Function Calling
Function calling is a technique used in large language models (LLMs) and AI agents to enhance their capability to provide more accurate and relevant responses, especially when handling complex tasks or questions that require specialized knowledge or external data.
We already got to know function calling in chapter 3 of this course. There, we introduced agents, that already came with the ability to call predefined functions. In this chapter, we will go back to the basics of function calling using LLMs.
Code generation and function calling
The basic idea of function calling is to use an LLM to generate valid, executable code from the user input. That is, the user’s input is sent to the LLM, together with a prompt, urging it to return structured output in a specific format. This output can then be taken and executed.
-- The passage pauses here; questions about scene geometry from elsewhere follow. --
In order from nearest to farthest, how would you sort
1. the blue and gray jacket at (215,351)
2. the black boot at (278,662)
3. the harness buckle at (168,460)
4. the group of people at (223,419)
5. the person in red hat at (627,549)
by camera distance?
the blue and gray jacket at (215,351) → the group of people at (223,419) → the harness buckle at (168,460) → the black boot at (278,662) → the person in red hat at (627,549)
For this to work properly, of course, the generated output must be valid code (in our case python code). There are two approaches for that:
- Code generation: Here, we ask the LLM to generate a complete python script from the user input. This approach has the advantage of being simple and straightforward, but it can be prone to errors if the LLM does not fully understand the task at hand or if it makes mistakes in its code generation. It can also pose a severe security issue because this approach hinges on running generated code on your machine.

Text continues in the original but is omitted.